PNPM Mandiri Perkotaan
Bersama Membangun Kemandirian

Senin, 08 Februari 2016

PPMK MEMBAWA USAHA KAIN TENUNKU HINGGA KE BRUNEI DARUSSALAM






Oleh : Ellia Marliany, SE
Fasilitator Ekonomi Kab. Sambas
HP. 0852 5200 7969






Beralihnya isu program dari upaya penanggulangan kemiskinan menjadi penanganan kumuh melalui Program Penanganan Kawaaan Kumuh Perkotaan (P2KKP) tidak menghentikan langkah masyarakat untuk terus mengembangkan stimulan program yang berfokus pada upaya meningkatkan kesejahteraan mereka. Sama halnya dengan masyarakat yang berada di Dusun Semberang 2, Desa Sumber Harapan, Kabupaten Sambas. Selama ini, mereka mengenal Program Peningkatan Penghidupan Masyarakat Berbasis Komunitas (PPMK) sebagai program bantuan dari Pemerintah dalam upaya meningkatkan usaha mereka. Program PPMK merupakan salah satu program yang bertujuan untuk meningkatkan ekonomi keluarga yang berbasis pada kelompok atau komunitas dengan alokasi dana sebagai stimulan pengembangan usaha sebesar Rp 100 juta per Kelurahan/Desa.

Program ini juga bertujuan dalam menguatkan kelembagaan KSM (Kelompok Swadaya Masyarakat) secara mandiri dan berkesinambungan yang berorientasi pada peningkatan penghidupan masyarakat miskin. Indikator keberhasilan dari program ini adalah selain terjadinya perubahan ekonomi kearah peningkatan yang positif dan adanya lapangan kerja, juga terbentuknya kelompok-kelompok KSM baru sebagai calon penerima manfaat.

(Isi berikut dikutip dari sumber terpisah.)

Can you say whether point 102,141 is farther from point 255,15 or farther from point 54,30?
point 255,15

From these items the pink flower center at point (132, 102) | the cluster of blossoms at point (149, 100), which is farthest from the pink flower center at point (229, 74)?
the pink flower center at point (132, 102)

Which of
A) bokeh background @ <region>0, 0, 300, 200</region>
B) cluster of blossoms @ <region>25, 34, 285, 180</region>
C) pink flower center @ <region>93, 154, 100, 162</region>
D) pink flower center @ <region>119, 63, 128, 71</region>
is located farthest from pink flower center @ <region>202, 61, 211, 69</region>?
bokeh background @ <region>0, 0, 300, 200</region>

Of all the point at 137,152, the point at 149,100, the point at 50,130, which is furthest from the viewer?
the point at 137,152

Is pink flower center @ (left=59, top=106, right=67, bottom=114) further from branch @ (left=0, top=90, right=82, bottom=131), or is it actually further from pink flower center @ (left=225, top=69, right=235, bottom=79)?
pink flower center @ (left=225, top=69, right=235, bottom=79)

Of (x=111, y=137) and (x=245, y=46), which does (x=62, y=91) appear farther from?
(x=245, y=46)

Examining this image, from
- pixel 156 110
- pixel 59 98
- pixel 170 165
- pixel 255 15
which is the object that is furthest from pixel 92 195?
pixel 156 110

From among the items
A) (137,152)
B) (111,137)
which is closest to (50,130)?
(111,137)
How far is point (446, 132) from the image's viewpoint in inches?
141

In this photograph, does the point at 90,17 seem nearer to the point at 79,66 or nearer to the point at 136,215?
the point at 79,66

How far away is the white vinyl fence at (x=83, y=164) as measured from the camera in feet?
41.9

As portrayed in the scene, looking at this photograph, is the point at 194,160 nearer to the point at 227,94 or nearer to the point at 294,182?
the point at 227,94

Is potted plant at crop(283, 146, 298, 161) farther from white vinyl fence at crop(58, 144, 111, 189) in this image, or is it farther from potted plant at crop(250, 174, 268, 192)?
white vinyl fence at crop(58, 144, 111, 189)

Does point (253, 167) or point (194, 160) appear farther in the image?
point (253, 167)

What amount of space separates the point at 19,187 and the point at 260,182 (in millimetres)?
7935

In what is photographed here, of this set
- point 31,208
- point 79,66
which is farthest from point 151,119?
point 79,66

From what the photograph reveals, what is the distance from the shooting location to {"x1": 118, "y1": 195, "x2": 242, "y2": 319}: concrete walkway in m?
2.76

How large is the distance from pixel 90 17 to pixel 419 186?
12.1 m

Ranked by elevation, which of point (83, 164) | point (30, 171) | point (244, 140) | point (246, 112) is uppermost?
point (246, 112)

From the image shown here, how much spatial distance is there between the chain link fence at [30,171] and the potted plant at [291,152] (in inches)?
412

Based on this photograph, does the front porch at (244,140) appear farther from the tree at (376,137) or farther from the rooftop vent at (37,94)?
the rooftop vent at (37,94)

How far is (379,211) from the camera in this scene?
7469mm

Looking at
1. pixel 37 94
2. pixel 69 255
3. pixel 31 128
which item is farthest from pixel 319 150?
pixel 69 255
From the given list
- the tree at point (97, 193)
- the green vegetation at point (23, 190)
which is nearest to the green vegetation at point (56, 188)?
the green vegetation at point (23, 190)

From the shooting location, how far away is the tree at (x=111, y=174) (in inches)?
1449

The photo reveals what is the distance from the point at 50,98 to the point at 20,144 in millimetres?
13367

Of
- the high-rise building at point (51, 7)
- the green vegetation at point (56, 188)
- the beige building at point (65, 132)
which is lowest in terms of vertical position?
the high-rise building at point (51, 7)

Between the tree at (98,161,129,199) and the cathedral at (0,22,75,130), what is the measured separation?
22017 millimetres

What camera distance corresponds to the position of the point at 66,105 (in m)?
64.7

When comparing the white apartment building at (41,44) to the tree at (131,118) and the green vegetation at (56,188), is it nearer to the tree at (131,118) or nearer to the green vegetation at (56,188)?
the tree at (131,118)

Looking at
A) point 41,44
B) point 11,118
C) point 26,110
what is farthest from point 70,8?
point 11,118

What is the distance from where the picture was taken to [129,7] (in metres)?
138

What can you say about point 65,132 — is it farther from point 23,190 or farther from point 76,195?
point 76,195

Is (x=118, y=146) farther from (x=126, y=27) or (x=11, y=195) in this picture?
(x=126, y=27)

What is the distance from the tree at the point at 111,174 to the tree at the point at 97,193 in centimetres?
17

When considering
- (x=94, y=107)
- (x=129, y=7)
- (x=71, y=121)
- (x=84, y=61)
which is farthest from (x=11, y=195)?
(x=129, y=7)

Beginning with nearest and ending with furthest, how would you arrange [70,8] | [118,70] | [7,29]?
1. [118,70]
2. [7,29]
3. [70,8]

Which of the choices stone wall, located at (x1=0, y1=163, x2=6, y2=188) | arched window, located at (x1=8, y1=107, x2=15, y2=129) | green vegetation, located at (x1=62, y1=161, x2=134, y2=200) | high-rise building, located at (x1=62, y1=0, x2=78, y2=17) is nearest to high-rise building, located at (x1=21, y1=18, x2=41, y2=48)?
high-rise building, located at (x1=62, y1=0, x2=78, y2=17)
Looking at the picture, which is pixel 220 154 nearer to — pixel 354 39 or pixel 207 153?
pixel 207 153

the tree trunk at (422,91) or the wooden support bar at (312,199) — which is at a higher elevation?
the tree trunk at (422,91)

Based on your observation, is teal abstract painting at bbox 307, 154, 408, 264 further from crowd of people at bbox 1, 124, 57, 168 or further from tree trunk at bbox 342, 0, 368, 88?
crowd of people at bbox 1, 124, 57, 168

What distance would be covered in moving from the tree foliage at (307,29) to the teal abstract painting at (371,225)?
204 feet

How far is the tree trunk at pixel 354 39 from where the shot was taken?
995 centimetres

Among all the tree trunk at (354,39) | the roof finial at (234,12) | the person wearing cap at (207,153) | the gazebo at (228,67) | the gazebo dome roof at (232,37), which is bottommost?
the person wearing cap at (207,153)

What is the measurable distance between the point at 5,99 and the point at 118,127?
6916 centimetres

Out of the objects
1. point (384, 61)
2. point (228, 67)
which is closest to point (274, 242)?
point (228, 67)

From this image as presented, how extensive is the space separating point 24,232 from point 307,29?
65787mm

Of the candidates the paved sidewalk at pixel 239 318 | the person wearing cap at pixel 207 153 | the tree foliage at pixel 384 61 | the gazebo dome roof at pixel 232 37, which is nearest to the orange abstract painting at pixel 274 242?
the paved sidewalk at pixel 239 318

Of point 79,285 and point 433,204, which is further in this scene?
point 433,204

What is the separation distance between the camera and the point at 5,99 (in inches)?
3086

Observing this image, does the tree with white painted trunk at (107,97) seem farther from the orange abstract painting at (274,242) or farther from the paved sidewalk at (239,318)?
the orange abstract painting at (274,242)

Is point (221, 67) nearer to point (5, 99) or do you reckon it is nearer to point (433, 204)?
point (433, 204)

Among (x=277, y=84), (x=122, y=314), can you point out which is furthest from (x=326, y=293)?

Nurleli (46) warga Dusun Kabupaten Sambas. Nurleli merupakan salah satu anggota KSM Mandiri yang terdiri dari 5 orang, masing-masing memperoleh stimulan dana sebesar 5 juta pada tahap pencairan bulan Juli 2015 untuk dimanfaatkan dalam meningkatkan usaha mereka, dengan tenggat pinjaman yang disepakati oleh KSM kepada UPK adalah 20 bulan.

Kepada kami Tim Fasilitator, Nurleli banyak bercerita tentang manfaat yang diperolehnya dengan hadirnya program bantuan dari pemerintah ini. Ia pun mulai bercerita mengenai dirinya yang dulu hanya seorang kuli dipasar yang dibayar dengan upah harian. Namun setelah mengenal PNPM MPk dan bergabung membentuk KSM di tahun 2011, ia pun memberanikan diri untuk membuka usaha kain tenun sendiri melalui Pinjaman Dana Bergulir atau lebih dikenal dengan pinjaman reguler yang diawali dengan pinjaman 500 ribu per anggota, kemudian meningkat pinjaman 1 juta per anggota, dan selanjutnya meningkat lagi menjadi 2,5 juta hingga sekarang di PPMK ia memperoleh pinjaman 5 juta yang berhasil mengantarkan kain tenun karyanya hingga ke Brunei Darussalam.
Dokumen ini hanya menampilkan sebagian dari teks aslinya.